Opinion A grim responsibility
In handing out death sentence, court must not be — or be seen to be — swayed by public sentiment
The Delhi High Court’s verdict affirming the death sentences of the 2012 Delhi gangrape convicts appears to hinge — disquietingly — on the public outrage and revulsion sparked by the crime. There is no doubt that the groundswell of anger provided a much-needed urgency to the public discussion on ways to address sexual assault and police reform. It is also true that in drawing an association between the death penalty and the need to assuage an inflamed popular sentiment, both the trial court and the Delhi HC have only added to a long line of court decisions that have equated “rarest of the rare” with heinousness. This was, however, not the Supreme Court’s intent when it first articulated the phrase in the landmark Bachan Singh vs State of Punjab. A case became rarest of the rare only when “alternative option(s) were unquestionably foreclosed”, the SC held. Justice P.N. Bhagwati then ventured to suggest that “merely because a murder is heinous or horrifying, it cannot be said that death penalty is proportionate to the offence”. The Supreme Court, though, chose not to lay down exhaustive guidelines as to what constituted a “rarest of the rare” case in Bachan Singh. The court did not want to “fetter judicial discretion”, undoubtedly to ensure that subsequent cases saw the most humane application of death penalty laws.
Yet, several subsequent judgments have handed down death sentences when the offence has shocked the “collective conscience of the people”. Such a judicial approach raises questions. Is it possible, for instance, to guard the justice process from being influenced and pressured by a passionate reaction that has shaded into an illiberal clamour for vengeance? As the Delhi gangrape protests also illustrated, such cases can become the pretext for the venting of demands for draconian laws and “tough” punishments.

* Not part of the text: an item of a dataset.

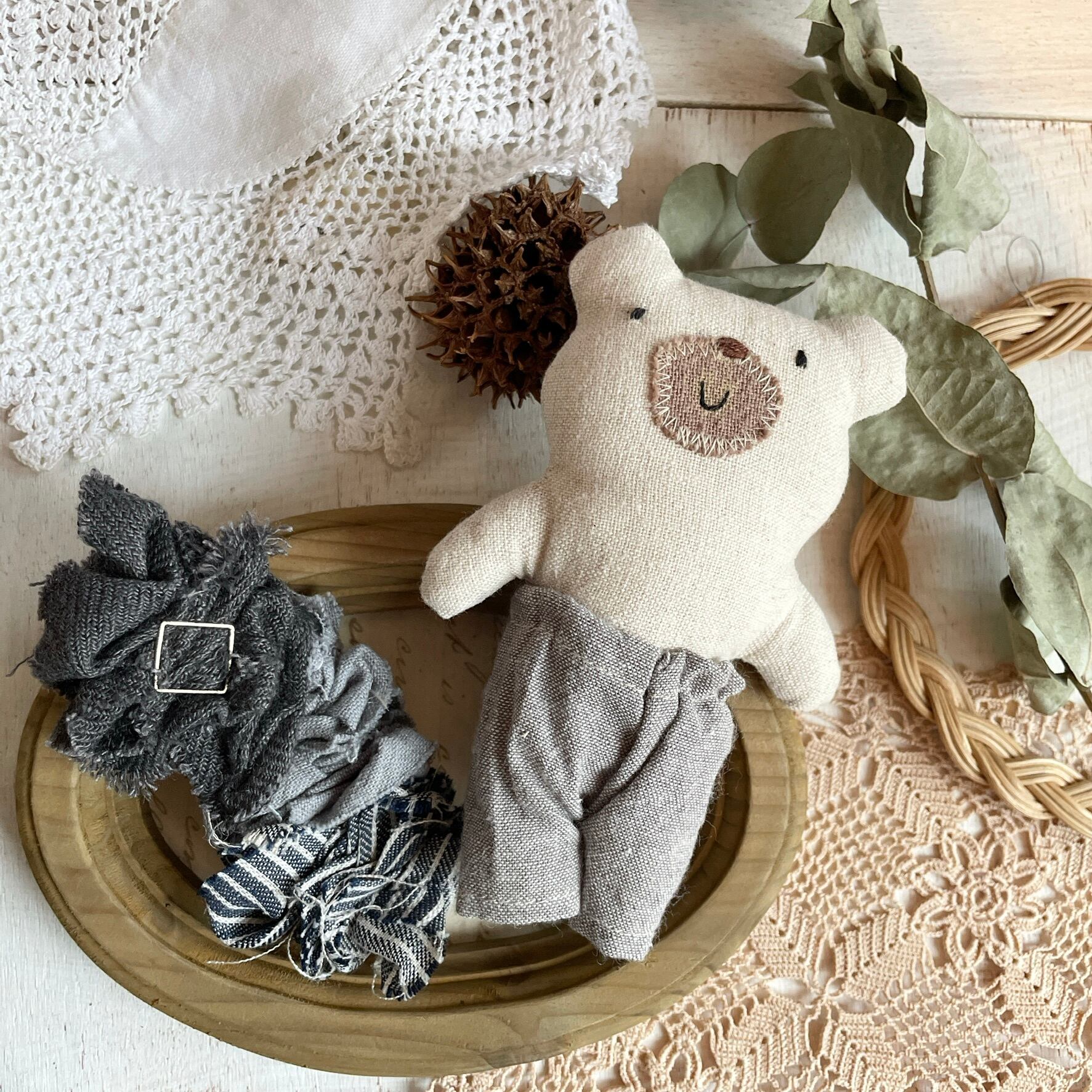 ○ たぼ様専用ご購入ページ○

While the death penalty remains on paper, the judiciary should use it with utmost responsibility and careful consideration, taking into account the brutality of the offence as one factor among many. In October last year, the SC led by example, commuting the death sentence of Sushil Kumar — who murdered his wife and burnt her body in a tandoor— to life. At that time, the SC had suggested that brutality alone could not invite the death penalty. The prosecution failed to show there was “no chance of [Kumar] being reformed and rehabilitated”, the court said. The possibility of reform is an important but severely neglected aspect in the death penalty debate. The courts must demand higher standards and better reasons from the state as to why it seeks the death penalty.